- Inflation and energy security are likely to dominate the G7 summit at the expense of climate action.
- President Joe Biden called for a gas-tax holiday while some European countries revert to coal.
- Climate advocates say now is the time to invest in renewable energy, not fossil fuels.
Something is loading.
In 2007, then-German Chancellor Angela Merkel laid out the climate crisis this way: “It is not five minutes to midnight. It’s five past midnight.”
It seems Germany will need a few more minutes.
When Europe’s largest economy took over the G7 presidency earlier this year, the climate crisis was its top priority. Now, Russia’s war in Ukraine has pushed energy security and energy prices to the top of the agenda — likely at the expense of the climate — for a G7 gathering that kicks off Sunday at a luxury resort in the Bavarian Alps.
“A rethink has arisen because Putin is cutting off major supplies of gas exports,” said John Kirton, the director of the G7 and G20 Research Group managed by the University of Toronto. “The clear and present danger the G7 summit has to address is inflation and curbing gas prices at the pump.”
Germany, the Netherlands, and Austria are reverting to coal-fired power to fill a gap left by Russia’s state-controlled energy company, Gazprom, which cut natural-gas flows to Germany by about 60% last week. It’s a step backward because coal is more polluting than natural gas. German Chancellor Olaf Scholz also said he wants to pursue gas projects in Senegal.
Meanwhile, US President Joe Biden called on Congress to enact a federal gas-tax holiday. He’s also pushing domestic and international oil majors to pump more.
These actions are at odds with promises that G7 environment ministers made at a May meeting, including ending financing for foreign fossil-fuel projects by year’s end and domestic subsidies by 2025; largely cleaning up electricity grids by 2035; and phasing out “unabated” coal power — production that isn’t paired with carbon capture and storage technology.
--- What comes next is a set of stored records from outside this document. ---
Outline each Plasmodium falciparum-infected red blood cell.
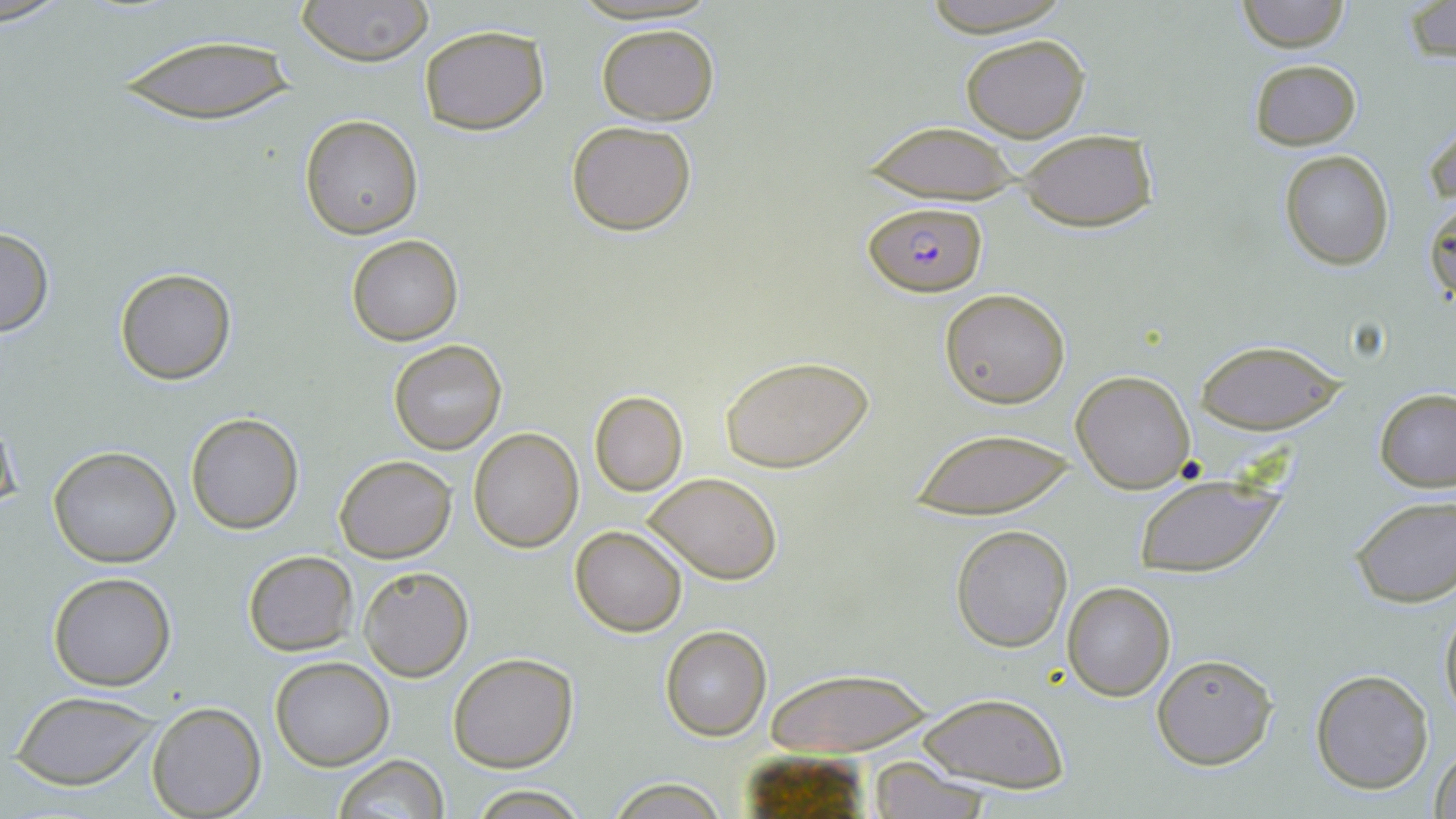

Approximate bounding boxes as (x1, y1, x2, y2) in pixels.
Plasmodium falciparum-infected red blood cells: (864, 200, 985, 295).

Summary:
  - Uninfected red blood cell locations: (295, 0, 432, 66), (1235, 0, 1351, 52), (916, 1, 1074, 35), (1404, 2, 1455, 62), (596, 23, 721, 125), (419, 25, 549, 133), (959, 32, 1093, 142), (116, 34, 300, 124), (1249, 58, 1361, 150), (300, 114, 423, 239), (1425, 120, 1455, 208), (566, 121, 697, 236), (862, 121, 1020, 202), (1015, 129, 1159, 232), (1280, 149, 1396, 271), (1425, 198, 1455, 311), (0, 227, 53, 339), (347, 236, 462, 346), (114, 268, 235, 385), (939, 288, 1071, 408), (388, 340, 506, 454), (1194, 340, 1344, 435), (719, 353, 875, 474), (1071, 370, 1195, 492), (1374, 388, 1456, 492), (590, 391, 688, 495), (0, 411, 21, 521), (185, 412, 303, 534), (468, 427, 583, 551), (906, 428, 1078, 518), (48, 445, 181, 568), (334, 454, 456, 563), (646, 472, 783, 584), (1132, 472, 1285, 579), (1349, 496, 1456, 608), (951, 524, 1072, 651), (571, 526, 687, 637), (243, 550, 356, 656), (358, 566, 473, 681), (47, 571, 177, 692), (1062, 582, 1176, 701), (1439, 593, 1456, 726), (660, 625, 772, 742), (448, 652, 578, 772), (1150, 652, 1276, 771), (270, 656, 395, 770), (767, 669, 933, 756), (1309, 669, 1433, 793), (11, 692, 160, 790), (917, 692, 1067, 792), (148, 701, 266, 818), (1430, 743, 1456, 819), (333, 753, 449, 818), (866, 757, 995, 819), (605, 778, 729, 817), (469, 787, 593, 818)
  - Slide-level diagnosis: Plasmodium falciparum
  - Image size: 1456×819 pixels
  - Field of view: one of a larger specimen
  - Preparation: thin blood smear
  - Stain: May-Grünwald-Giemsa
  - Magnification: 1000x
  - Modality: light microscopyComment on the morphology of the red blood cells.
Political leaders say the pauses are temporary. The German government told reporters on Monday it can keep its promise to phase out coal by 2030 — a target other Group of 7 nations like Japan and the US have been resistant to agree to.
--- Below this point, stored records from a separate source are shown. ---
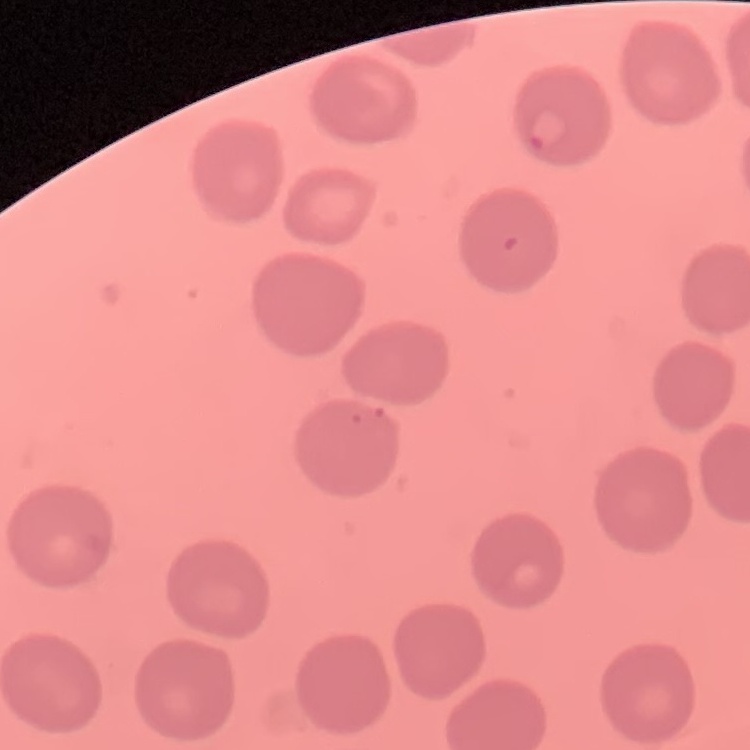

They show no rouleaux formation.

Summary:
  - Image type: one tile cut from a larger photomicrograph
  - Preparation: thin blood film
  - Stain: Field's or GiemsaGive the extent of all Plasmodium falciparum-infected red blood cells.
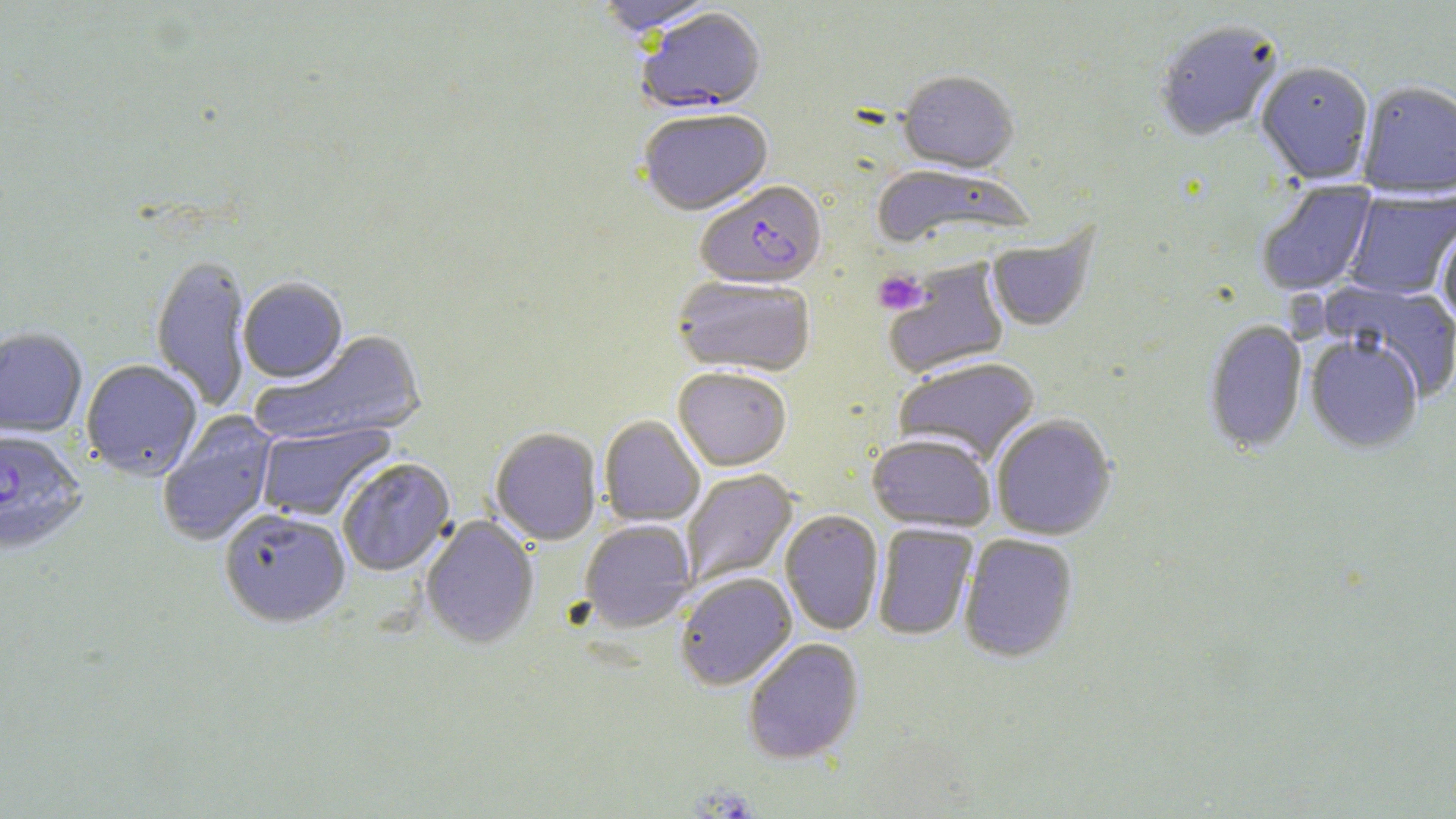

Approximate bounding boxes as [x1, y1, x2, y2] in pixels.
Plasmodium falciparum-infected red blood cells: [637, 9, 766, 116], [696, 183, 827, 291], [0, 430, 87, 555].

slide-level diagnosis = Plasmodium falciparum
uninfected red blood cell locations = approximate bounding boxes as [x1, y1, x2, y2] in pixels: [594, 0, 719, 38], [1153, 21, 1285, 143], [1255, 63, 1374, 185], [897, 72, 1019, 176], [1356, 83, 1456, 199], [638, 110, 774, 217], [870, 166, 1034, 248], [1255, 180, 1378, 297], [1343, 189, 1456, 301], [1437, 221, 1456, 325], [986, 225, 1099, 333], [150, 255, 251, 413], [883, 259, 1010, 378], [672, 276, 815, 376], [238, 278, 348, 384], [1321, 280, 1456, 402], [1203, 320, 1308, 455], [0, 328, 88, 437], [251, 330, 428, 448], [1305, 335, 1423, 454], [893, 357, 1041, 465], [80, 360, 203, 480], [673, 367, 792, 471], [157, 411, 279, 547], [991, 414, 1116, 540], [599, 415, 705, 526], [255, 421, 395, 522], [490, 428, 602, 546], [867, 433, 996, 532], [337, 458, 455, 577], [682, 469, 798, 586], [218, 508, 351, 629], [780, 510, 884, 636], [421, 515, 539, 649], [579, 520, 696, 632], [873, 523, 978, 640], [959, 534, 1078, 663], [675, 572, 796, 690], [743, 638, 864, 764]
preparation = thin blood film
field of view = one of a larger specimen
magnification = 1000x
platelet locations = approximate bounding boxes as [x1, y1, x2, y2] in pixels: [874, 269, 928, 315]
modality = optical microscopy
image size = 1456×819 pixels
stain = May-Grünwald-GiemsaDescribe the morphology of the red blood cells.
But Kirton said greater assurances are needed.
“G7 leaders should agree on quantitative measures and timetables for how temporary this will be,” he said. “If it’s just a few months to shore up energy supplies through the end of the year, OK. But if it’s longer than that, this will be another setback.”
Kirton said one promising sign is Indonesia’s attendance at the G7. The country was the world’s largest exporter of coal by tonnage in 2019 and needs financing from wealthier nations to transition to renewables.
One model is a partnership announced with South Africa last year. The European Union, the UK, and the US committed an initial $8.5 billion to South Africa’s effort to ditch coal.
Geopolitical upheaval and rising inflation have underscored the urgency of investing in clean energy, said María Mendiluce, the CEO of the We Mean Business Coalition, a network of nonprofits and corporations.
The coalition supports policies such as eliminating coal, pushing electric-vehicle adoption, and putting a price on carbon. Such measures could create nearly 2 million jobs by 2025 across G7 countries, according to research by We Mean Business and Cambridge Econometrics. By 2035, the average person in these countries could save 45%, or $825, per year on energy bills.
“For a politician, I think the case for the transition to clean energy is super clear,” Mendiluce said. “It reduces energy bills, creates millions of jobs, and brings more energy security because renewable sources take away some geopolitical pressure.”